**GIVEN EXERCISE 1**
List every mountain named in the text about Neal Jing's Everest climb.

**SELECTED EXCERPT**
○ ○ ○ ○ ○
He climbed the highest mountain
Neal Jing took three years to come up with his sabbatical plan, but when he did, it was a doozy. The Intel manager, who was born in China, chose to use his eight-week, company-paid leave to climb Mount Everest. "China is really proud to have the highest mountain on its border," says Jing. "As a child, I was given the perception that climbing Everest is the greatest thing you can do."
One problem: Jing had never seriously climbed. So he tackled Mount Rainier, in Washington State, and Aconcagua, in Argentina. He also made weekend treks up Camelback Mountain, near his home in Chandler, Ariz. In April 2005, ten months after he went vertical, Jing joined an Everest expedition.
To keep costs down, Jing took the risk of going with an unguided team -- "the guided service walks with you, but here everybody climbs on his own" -- and chose the north side of the mountain, a tougher climb that costs $10,000 less than the south face. His expedition ran about $30,000, compared with $80,000 for cushier climbs. Jing also spent $20,000 on his pre-Everest training.
Jing, then 40, made it to the mountaintop on May 21, one of only two group members to succeed. He later traveled to his hometown in China, where he was given a hero's welcome.
"In real life, the challenge is much more than Everest," says Jing. "Climbing Everest, you have a clear goal. Life is not always so clear."
○ ○ ○ ○ ○
**DATA FOR THIS TASK**
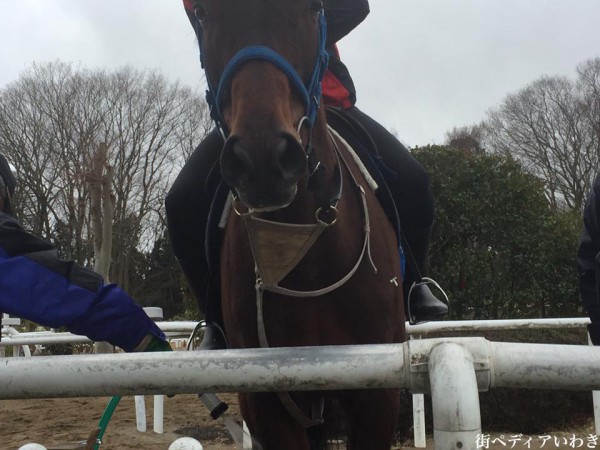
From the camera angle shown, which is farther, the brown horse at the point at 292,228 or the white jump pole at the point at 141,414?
the white jump pole at the point at 141,414

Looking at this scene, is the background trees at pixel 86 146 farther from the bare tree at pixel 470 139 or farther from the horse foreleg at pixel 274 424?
the horse foreleg at pixel 274 424

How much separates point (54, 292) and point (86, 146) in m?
Result: 24.5

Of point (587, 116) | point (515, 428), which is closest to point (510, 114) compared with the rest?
point (587, 116)

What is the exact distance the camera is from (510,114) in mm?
27109

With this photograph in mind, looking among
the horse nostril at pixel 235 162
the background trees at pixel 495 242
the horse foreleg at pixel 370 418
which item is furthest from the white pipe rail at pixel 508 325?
the background trees at pixel 495 242

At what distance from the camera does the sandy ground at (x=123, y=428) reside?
526 cm

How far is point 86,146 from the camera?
2483cm

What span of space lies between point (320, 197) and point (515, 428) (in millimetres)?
○ ○ ○ ○ ○
**GIVEN EXERCISE 2**
Reproduce the records verbatim, beginning at the line that contains "What is the" and continuing through the end of the records.

**WRITTEN ANSWER 1**
Mount Everest, Mount Rainier, Aconcagua, Camelback Mountain

**WRITTEN ANSWER 2**
What is the exact distance the camera is from (510,114) in mm?
27109

With this photograph in mind, looking among
the horse nostril at pixel 235 162
the background trees at pixel 495 242
the horse foreleg at pixel 370 418
which item is furthest from the white pipe rail at pixel 508 325?
the background trees at pixel 495 242

At what distance from the camera does the sandy ground at (x=123, y=428) reside?
526 cm

How far is point 86,146 from the camera?
2483cm

What span of space lies between point (320, 197) and point (515, 428) (in millimetres)?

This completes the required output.